## Set exercise
Which lines below contain the word "nearest"? Copy each of them.

## Stored data entries
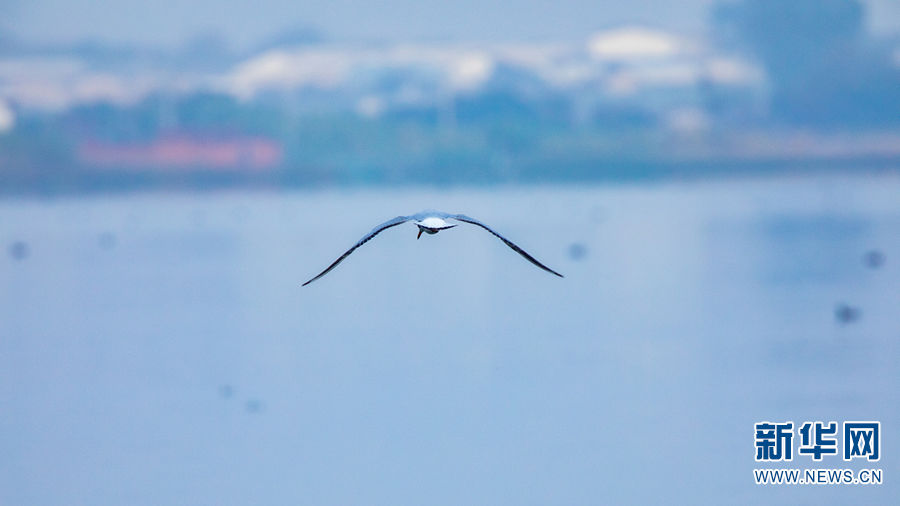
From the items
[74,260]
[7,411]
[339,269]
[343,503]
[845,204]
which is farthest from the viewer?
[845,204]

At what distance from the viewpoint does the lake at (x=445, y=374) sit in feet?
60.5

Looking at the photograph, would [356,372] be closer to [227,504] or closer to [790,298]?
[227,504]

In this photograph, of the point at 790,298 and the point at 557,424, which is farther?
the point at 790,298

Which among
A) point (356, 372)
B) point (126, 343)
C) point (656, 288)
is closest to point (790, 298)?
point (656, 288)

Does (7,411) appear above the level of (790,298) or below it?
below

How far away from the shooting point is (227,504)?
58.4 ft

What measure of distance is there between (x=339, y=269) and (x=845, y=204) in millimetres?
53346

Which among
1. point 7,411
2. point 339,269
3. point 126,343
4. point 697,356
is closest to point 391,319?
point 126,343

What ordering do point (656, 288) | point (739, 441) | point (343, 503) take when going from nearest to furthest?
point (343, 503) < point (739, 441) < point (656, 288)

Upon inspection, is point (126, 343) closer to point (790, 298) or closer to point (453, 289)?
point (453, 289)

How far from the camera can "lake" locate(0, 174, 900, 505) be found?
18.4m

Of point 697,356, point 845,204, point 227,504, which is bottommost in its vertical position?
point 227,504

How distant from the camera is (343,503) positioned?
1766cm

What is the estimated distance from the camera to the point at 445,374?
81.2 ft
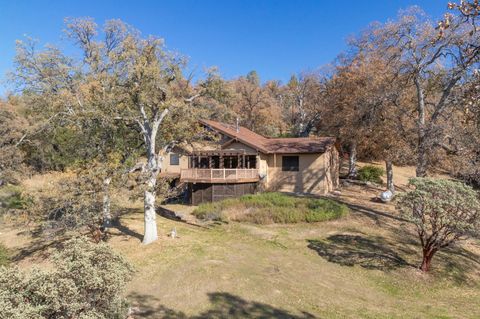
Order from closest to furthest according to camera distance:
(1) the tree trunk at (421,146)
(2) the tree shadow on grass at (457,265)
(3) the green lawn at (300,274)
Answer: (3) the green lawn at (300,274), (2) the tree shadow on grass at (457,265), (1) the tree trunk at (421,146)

==

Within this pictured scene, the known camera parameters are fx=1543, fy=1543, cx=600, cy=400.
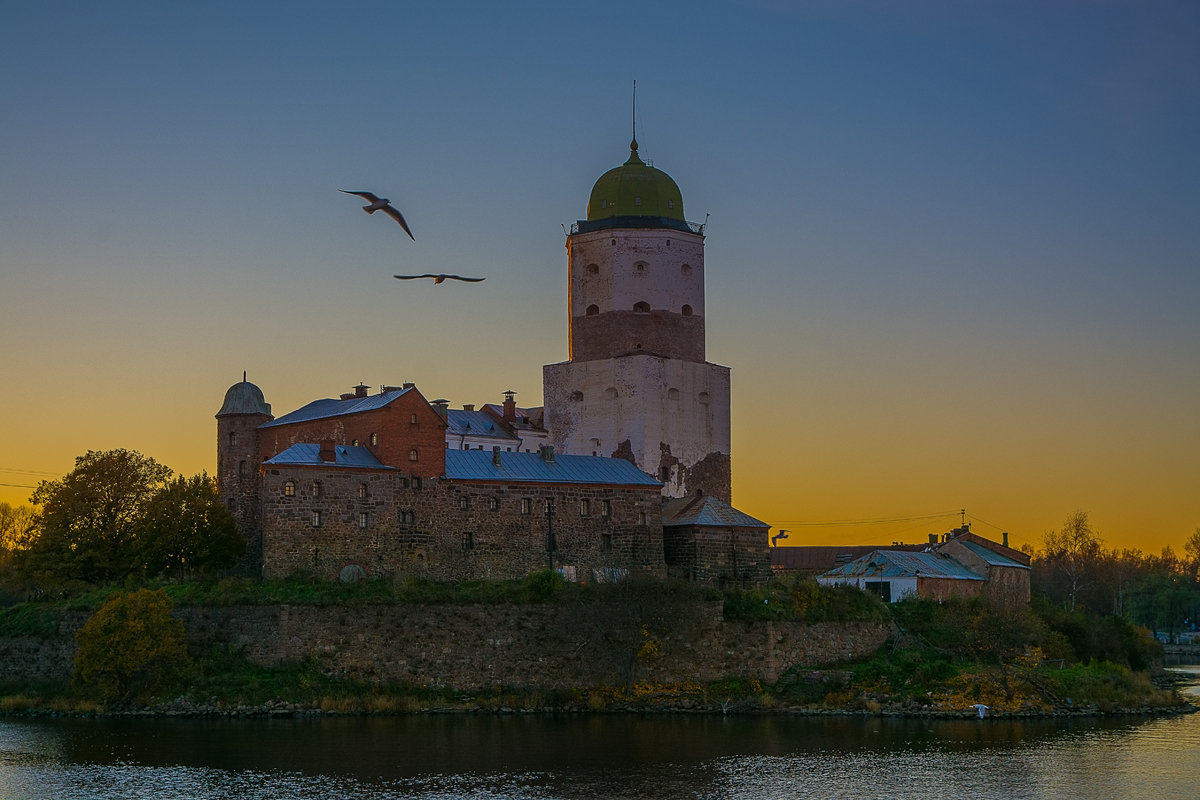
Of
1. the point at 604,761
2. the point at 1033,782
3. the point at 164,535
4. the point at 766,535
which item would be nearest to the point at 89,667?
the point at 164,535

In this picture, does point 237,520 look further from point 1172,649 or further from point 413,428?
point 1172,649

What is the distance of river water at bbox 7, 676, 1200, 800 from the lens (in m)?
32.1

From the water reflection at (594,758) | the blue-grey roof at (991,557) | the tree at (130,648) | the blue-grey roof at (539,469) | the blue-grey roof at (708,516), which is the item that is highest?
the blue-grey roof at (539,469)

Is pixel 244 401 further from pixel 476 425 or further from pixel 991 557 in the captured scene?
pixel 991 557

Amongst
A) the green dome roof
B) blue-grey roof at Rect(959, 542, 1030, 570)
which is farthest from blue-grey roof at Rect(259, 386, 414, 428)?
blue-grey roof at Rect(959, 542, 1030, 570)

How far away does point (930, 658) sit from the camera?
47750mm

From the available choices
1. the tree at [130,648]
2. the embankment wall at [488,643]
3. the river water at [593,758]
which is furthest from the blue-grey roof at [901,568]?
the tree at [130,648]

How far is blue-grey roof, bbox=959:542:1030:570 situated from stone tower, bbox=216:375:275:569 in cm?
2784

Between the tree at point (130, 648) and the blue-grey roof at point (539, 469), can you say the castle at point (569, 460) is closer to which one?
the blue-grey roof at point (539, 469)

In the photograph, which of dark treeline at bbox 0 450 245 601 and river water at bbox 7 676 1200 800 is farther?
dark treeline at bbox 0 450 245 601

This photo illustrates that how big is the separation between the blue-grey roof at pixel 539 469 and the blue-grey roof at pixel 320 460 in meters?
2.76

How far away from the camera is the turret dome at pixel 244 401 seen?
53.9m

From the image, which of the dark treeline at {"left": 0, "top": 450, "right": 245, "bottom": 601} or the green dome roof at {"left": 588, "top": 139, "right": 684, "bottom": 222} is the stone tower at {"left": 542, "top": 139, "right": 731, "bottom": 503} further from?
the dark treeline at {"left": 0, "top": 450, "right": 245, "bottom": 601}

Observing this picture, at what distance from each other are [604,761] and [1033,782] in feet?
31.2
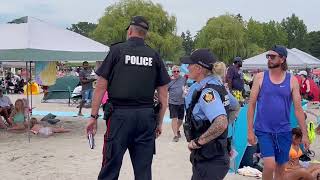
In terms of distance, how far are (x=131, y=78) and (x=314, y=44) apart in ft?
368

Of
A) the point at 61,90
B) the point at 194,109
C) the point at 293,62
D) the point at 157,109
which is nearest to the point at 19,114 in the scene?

---

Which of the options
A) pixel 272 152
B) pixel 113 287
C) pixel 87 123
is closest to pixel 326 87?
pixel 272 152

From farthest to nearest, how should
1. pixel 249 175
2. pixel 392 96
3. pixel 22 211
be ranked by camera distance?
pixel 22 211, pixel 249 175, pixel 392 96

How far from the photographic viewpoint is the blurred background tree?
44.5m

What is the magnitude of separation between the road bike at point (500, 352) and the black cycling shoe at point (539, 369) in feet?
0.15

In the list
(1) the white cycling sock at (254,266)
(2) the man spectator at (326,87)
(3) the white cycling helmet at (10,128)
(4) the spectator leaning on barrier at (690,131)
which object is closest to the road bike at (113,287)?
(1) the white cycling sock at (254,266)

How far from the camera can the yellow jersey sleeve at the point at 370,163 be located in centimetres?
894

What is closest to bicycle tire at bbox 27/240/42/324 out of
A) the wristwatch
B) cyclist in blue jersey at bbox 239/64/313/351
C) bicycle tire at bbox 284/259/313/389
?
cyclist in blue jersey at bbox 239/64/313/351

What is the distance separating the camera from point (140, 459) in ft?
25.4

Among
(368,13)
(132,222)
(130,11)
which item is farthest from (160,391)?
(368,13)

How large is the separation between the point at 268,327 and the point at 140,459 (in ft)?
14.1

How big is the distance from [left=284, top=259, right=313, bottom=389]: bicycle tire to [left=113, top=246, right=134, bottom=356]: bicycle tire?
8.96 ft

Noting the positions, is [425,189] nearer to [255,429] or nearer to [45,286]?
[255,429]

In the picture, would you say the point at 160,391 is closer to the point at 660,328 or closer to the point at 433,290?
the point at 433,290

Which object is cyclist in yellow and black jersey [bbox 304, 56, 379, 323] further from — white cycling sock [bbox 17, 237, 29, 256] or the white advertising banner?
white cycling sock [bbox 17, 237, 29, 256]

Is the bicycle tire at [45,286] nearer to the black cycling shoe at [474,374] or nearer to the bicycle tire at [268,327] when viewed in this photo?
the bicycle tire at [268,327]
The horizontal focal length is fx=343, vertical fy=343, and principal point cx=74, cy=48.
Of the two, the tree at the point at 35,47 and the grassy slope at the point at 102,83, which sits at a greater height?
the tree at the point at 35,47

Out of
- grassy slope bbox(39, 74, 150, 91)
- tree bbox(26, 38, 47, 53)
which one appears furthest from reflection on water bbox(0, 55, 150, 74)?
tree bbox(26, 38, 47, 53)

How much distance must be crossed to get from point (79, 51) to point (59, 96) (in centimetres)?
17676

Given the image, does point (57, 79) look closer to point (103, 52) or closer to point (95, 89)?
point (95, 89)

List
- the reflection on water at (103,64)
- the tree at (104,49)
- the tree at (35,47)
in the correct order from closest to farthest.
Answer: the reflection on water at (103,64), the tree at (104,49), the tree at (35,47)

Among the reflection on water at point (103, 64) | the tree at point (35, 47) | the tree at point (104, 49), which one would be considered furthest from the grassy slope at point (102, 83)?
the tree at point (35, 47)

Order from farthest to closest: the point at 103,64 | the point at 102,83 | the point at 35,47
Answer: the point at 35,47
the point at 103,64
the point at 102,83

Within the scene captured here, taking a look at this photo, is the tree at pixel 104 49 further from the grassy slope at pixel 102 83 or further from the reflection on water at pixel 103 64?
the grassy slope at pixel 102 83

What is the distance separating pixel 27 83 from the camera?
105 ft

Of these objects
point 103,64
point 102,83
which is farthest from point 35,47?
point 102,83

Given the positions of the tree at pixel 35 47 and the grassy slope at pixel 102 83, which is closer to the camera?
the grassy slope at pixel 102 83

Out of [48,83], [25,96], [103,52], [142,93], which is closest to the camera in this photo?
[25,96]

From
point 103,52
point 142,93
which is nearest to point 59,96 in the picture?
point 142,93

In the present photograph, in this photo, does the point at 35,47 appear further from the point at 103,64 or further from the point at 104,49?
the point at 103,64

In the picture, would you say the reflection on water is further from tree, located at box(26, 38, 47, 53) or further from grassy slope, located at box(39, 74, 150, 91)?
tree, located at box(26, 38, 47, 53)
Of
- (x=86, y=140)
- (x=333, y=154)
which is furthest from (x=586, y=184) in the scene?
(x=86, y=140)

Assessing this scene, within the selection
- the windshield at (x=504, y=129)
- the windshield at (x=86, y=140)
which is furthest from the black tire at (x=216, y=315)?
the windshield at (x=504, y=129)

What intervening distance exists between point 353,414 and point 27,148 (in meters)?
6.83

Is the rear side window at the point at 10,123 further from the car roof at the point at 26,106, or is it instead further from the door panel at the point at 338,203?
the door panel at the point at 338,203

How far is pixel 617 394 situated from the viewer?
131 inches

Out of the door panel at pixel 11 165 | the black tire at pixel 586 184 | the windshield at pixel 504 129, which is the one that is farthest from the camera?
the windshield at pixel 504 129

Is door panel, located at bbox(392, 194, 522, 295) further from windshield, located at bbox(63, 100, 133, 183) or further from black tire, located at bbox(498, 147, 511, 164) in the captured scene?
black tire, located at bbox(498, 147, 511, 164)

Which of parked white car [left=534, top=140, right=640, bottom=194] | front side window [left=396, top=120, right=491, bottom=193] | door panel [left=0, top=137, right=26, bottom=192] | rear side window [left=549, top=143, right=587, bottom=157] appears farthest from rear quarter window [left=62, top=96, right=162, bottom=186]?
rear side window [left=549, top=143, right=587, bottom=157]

## The solution
What ordering do point (656, 288) | point (739, 441) | point (343, 503) take when going from nearest to furthest?
which item would be nearest to the point at 89,667?
which is nearest to the point at 19,114 in the scene?
From farthest to nearest, how should
which is nearest to point 59,96 in the picture?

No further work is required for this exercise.